Well, obviously, I was an academically-motivated teenage girl who also enjoyed kicking back to a bit of Skrillex. For a fairly simple solution, it took me a remarkably long time to come to terms with this. Naturally, however, as I matured (and got bored of having to muffle my speakers at every knock at the door), I began to tell more people about my secret passion for a good drop, and to reshape my identity – and thereby my prejudices.
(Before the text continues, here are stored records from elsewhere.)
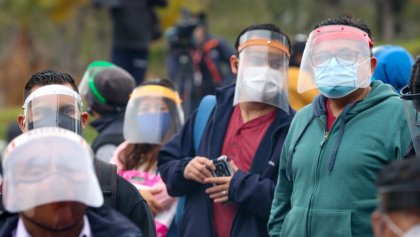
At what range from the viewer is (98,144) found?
807 centimetres

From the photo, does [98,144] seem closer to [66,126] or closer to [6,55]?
[66,126]

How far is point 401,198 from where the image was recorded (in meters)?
3.99

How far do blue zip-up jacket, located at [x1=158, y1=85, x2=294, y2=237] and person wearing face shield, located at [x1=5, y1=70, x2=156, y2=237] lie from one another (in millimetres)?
1262

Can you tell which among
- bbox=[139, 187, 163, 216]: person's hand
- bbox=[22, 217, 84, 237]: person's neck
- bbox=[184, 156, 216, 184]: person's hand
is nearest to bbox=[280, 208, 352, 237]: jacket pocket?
bbox=[184, 156, 216, 184]: person's hand

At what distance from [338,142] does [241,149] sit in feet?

As a result, my behaviour towards other people’s music tastes started to change, too.  Whereas before I might very well have teased mercilessly any friend who admitted to a case of Bieber Fever or a soft spot for Hungarian whale music, I really did start to respect people’s differing tastes, and, what’s more, to appreciate the simple fact of their sheer variety. 

My obsession with Skrillex has waned over the last year or so (the new order of the day is electro-swing, if you’re asking – give it a listen, it verges perilously close to perfection), but I still stick on the occasional song. Nowadays, if someone opens my door to be hit by an alarming wave of crashes and screams, I do not leap, scarlet-faced, for my '101 Classical Hits' Youtube tab. Thanks to Skrillex, I can not only relish the opportunity to leap to his defence in musical terms – but, more importantly, I can take in my unfortunate visitor’s reply with an open mind.

Unless they like Beethoven, of course. One can be too open-minded.